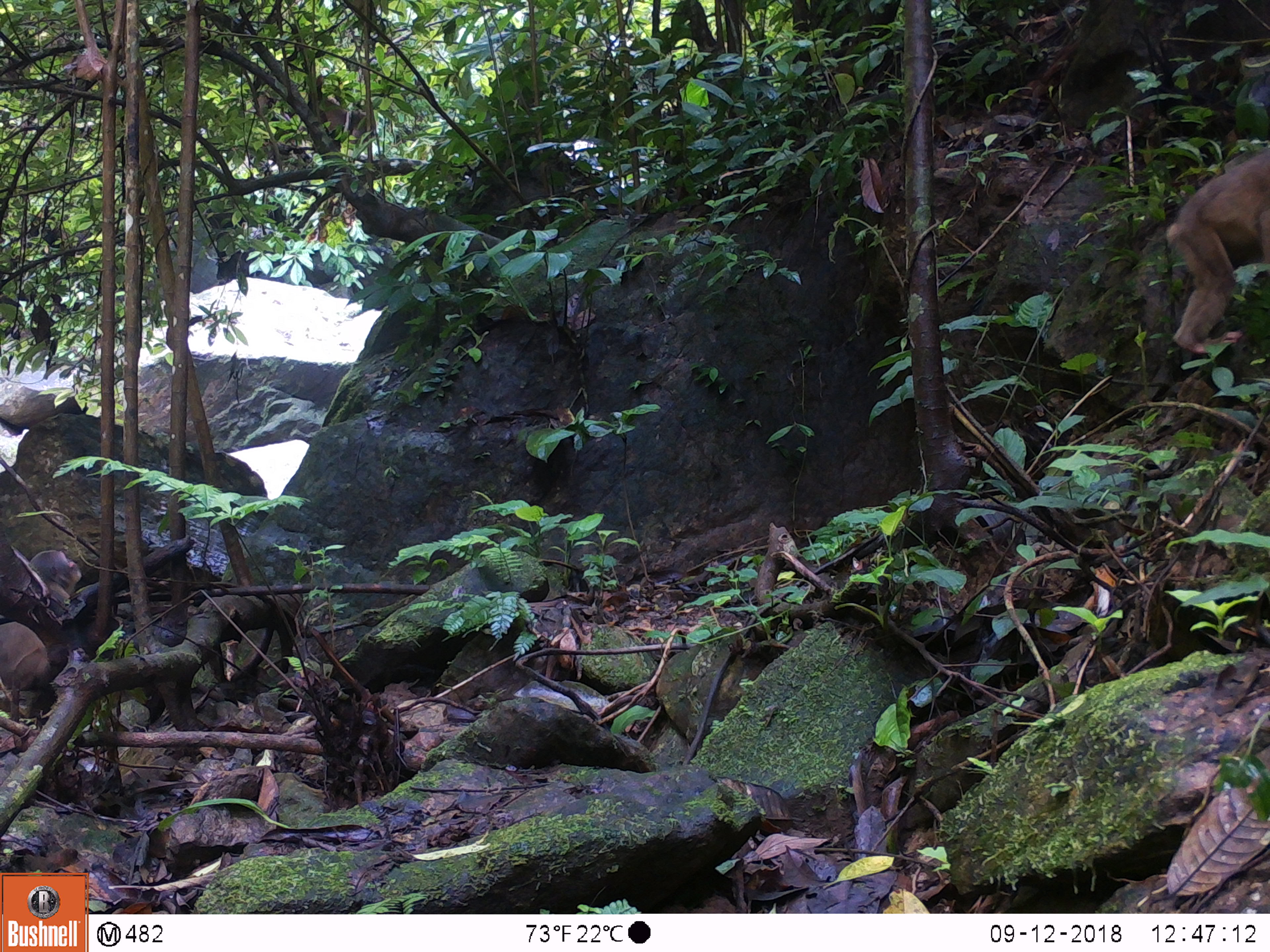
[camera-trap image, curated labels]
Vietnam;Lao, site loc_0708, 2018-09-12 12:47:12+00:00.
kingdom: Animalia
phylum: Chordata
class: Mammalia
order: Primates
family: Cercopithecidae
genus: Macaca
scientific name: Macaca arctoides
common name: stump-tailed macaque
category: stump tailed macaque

* Exercise: Exactly the lines from the one containing "phylum: Chordata" to the last line of the entries above must be duplicated, with both of those lines included and nothing more.

* Response to the task:
phylum: Chordata
class: Mammalia
order: Primates
family: Cercopithecidae
genus: Macaca
scientific name: Macaca arctoides
common name: stump-tailed macaque
category: stump tailed macaque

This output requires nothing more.